Dataset entries section start

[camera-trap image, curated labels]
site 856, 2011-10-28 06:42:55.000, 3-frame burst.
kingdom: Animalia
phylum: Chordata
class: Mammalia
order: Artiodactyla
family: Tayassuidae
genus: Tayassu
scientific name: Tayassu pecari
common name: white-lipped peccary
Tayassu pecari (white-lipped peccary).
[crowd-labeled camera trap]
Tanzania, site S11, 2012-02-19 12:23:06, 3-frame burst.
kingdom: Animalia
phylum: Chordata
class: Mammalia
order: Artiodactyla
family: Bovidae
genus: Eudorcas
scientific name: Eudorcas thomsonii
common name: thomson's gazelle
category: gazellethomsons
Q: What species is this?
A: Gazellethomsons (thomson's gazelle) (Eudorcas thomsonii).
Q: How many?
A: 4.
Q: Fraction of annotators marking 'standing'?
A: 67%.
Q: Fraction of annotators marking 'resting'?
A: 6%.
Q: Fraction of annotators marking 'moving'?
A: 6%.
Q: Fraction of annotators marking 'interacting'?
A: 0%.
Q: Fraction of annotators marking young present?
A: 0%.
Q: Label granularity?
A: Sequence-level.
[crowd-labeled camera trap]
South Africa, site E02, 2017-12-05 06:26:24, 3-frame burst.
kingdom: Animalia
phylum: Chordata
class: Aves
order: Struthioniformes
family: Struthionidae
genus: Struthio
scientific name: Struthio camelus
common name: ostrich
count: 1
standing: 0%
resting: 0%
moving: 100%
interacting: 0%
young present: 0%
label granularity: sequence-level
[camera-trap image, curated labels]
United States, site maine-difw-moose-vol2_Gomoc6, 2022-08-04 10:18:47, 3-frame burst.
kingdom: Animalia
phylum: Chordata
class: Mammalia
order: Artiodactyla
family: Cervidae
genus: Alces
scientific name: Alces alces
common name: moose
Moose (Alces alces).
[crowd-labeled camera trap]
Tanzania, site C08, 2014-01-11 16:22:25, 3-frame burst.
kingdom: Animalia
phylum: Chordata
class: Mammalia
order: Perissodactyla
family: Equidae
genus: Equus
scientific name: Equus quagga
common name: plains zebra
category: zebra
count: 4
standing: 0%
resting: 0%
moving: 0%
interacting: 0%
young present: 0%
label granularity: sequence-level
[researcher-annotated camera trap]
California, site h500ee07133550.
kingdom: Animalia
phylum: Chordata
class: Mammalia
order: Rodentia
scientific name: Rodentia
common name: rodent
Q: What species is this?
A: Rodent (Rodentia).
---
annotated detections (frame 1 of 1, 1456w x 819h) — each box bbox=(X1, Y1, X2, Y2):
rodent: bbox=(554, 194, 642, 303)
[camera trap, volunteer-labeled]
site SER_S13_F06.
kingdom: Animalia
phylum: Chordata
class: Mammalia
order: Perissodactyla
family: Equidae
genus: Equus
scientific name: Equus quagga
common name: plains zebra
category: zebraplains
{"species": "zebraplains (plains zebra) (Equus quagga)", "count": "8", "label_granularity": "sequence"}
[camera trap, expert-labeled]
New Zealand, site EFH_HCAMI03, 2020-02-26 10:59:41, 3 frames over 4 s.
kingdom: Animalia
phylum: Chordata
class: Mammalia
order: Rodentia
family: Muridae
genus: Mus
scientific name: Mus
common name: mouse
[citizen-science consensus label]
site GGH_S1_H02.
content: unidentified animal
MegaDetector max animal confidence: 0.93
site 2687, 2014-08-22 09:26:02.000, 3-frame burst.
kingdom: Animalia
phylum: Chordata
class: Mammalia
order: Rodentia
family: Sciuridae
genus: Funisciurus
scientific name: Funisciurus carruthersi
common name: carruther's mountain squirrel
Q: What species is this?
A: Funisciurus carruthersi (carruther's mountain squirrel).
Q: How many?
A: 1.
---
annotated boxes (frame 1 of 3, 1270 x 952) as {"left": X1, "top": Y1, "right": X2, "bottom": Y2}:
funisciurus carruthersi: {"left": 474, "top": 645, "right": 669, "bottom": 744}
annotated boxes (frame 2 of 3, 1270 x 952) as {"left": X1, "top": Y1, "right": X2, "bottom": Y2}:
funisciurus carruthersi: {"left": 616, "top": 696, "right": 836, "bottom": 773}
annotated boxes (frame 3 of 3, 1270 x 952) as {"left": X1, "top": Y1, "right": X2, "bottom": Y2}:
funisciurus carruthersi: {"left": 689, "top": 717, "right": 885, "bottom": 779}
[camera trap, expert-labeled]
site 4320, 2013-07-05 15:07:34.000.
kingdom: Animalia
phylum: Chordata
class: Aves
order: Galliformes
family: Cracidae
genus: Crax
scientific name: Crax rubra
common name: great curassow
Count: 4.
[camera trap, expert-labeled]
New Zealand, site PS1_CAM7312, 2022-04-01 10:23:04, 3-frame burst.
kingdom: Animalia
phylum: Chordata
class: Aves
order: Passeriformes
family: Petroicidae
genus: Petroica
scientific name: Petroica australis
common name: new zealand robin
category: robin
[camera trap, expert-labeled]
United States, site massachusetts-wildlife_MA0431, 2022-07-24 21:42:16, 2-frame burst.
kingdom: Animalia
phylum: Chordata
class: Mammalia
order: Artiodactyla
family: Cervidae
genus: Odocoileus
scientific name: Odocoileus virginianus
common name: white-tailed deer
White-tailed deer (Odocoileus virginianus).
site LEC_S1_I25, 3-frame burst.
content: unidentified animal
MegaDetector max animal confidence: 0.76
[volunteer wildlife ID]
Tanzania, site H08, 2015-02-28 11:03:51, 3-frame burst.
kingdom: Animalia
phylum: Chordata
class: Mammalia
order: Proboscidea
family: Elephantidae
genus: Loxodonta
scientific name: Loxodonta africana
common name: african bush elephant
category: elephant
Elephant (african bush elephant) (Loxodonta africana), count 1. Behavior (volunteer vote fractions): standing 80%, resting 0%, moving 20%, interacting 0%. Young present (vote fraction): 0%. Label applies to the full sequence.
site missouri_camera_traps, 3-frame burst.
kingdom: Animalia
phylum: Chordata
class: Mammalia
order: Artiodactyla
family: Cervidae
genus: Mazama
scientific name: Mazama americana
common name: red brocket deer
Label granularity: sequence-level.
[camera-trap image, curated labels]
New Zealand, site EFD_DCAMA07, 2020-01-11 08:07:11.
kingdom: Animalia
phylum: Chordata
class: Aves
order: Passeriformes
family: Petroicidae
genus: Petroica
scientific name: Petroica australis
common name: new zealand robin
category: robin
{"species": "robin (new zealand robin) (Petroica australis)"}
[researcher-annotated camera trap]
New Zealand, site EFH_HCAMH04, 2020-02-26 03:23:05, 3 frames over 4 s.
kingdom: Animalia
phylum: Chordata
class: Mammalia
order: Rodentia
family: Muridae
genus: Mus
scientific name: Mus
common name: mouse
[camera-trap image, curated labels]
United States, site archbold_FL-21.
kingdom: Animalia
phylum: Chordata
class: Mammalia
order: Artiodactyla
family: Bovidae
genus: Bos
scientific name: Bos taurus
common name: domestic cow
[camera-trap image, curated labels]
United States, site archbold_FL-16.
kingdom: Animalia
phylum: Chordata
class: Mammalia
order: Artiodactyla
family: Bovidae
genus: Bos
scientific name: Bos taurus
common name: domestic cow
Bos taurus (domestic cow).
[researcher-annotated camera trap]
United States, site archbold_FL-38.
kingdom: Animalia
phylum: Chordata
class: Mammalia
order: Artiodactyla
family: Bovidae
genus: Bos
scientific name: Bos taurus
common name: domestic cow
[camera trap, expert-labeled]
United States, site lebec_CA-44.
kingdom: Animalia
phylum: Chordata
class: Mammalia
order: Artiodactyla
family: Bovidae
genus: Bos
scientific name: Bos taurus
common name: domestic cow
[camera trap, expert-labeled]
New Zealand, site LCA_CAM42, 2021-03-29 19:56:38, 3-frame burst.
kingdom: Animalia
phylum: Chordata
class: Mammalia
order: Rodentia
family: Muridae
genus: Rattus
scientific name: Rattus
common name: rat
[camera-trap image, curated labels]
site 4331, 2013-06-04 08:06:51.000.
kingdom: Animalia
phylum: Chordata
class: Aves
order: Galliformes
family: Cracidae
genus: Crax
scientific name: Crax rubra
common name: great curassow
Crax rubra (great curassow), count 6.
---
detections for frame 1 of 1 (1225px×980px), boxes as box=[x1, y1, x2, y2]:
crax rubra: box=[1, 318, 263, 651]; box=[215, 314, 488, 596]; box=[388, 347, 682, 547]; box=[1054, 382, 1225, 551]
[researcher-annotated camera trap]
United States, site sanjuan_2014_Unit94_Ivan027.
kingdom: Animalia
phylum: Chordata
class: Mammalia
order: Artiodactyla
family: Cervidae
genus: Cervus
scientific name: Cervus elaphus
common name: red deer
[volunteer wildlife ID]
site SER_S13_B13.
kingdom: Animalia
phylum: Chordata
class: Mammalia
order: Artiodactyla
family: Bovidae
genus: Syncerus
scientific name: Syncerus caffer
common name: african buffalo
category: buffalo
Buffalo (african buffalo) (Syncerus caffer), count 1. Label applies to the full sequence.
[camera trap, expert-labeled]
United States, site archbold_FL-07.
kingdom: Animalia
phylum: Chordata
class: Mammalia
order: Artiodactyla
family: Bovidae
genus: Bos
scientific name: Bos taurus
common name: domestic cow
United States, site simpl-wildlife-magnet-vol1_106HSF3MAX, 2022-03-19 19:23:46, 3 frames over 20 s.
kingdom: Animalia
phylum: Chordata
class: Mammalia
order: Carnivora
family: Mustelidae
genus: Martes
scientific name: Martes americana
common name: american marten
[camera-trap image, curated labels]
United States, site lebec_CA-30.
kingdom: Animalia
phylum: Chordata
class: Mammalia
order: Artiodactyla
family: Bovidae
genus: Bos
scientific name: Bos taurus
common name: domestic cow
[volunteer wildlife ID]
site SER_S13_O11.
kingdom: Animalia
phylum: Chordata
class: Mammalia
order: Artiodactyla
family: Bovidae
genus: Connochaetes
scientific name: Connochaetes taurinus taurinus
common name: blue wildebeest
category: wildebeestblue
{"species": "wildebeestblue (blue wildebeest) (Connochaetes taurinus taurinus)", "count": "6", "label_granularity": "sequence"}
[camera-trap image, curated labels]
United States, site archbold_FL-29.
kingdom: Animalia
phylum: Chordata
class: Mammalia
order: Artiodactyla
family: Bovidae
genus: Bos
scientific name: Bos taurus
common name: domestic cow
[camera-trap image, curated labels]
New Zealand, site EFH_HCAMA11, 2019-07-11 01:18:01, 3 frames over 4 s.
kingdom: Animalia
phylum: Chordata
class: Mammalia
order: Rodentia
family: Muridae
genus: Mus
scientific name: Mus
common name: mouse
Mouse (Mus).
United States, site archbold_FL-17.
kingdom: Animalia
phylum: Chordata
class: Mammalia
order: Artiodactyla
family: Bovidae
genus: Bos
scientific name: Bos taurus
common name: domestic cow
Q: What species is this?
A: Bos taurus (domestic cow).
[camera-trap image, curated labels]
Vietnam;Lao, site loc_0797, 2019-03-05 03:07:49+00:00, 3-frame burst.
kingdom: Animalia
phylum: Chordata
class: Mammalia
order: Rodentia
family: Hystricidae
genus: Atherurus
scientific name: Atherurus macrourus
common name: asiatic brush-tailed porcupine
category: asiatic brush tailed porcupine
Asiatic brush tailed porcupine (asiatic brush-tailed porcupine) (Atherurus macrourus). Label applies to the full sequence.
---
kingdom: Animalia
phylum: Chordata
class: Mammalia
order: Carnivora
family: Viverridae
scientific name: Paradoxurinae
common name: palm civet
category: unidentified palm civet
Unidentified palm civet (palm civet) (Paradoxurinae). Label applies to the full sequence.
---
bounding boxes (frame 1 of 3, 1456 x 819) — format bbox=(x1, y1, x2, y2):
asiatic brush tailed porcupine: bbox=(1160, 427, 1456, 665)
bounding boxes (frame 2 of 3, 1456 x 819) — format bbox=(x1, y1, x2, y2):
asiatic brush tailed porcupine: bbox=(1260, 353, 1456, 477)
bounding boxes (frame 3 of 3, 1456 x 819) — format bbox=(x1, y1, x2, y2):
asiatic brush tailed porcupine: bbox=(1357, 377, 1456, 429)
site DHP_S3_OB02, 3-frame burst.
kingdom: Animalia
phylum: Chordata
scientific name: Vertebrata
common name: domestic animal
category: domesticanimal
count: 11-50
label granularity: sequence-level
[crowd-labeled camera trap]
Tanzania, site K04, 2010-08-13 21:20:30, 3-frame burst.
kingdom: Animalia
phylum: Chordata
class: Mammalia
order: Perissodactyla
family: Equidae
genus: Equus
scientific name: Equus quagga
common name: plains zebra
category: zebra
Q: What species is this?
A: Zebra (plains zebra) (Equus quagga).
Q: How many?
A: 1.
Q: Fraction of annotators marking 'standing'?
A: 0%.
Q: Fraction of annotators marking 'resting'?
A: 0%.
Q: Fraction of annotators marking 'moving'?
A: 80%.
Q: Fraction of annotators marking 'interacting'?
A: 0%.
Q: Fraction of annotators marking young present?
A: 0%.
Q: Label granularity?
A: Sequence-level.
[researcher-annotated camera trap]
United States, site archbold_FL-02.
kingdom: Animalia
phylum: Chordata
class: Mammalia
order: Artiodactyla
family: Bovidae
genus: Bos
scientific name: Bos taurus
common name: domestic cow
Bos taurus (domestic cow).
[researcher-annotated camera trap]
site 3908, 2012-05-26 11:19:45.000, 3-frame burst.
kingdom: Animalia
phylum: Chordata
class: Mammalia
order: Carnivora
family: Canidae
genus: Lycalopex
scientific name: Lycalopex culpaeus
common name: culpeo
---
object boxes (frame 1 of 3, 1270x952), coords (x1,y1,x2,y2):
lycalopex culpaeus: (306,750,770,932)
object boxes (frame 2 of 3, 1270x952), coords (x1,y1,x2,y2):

Dataset entries section end

• Exercise
Find "Connochaetes" in the preceding records. Copy each line that holds it.

• Result for this exercise
genus: Connochaetes
scientific name: Connochaetes taurinus taurinus
{"species": "wildebeestblue (blue wildebeest) (Connochaetes taurinus taurinus)", "count": "6", "label_granularity": "sequence"}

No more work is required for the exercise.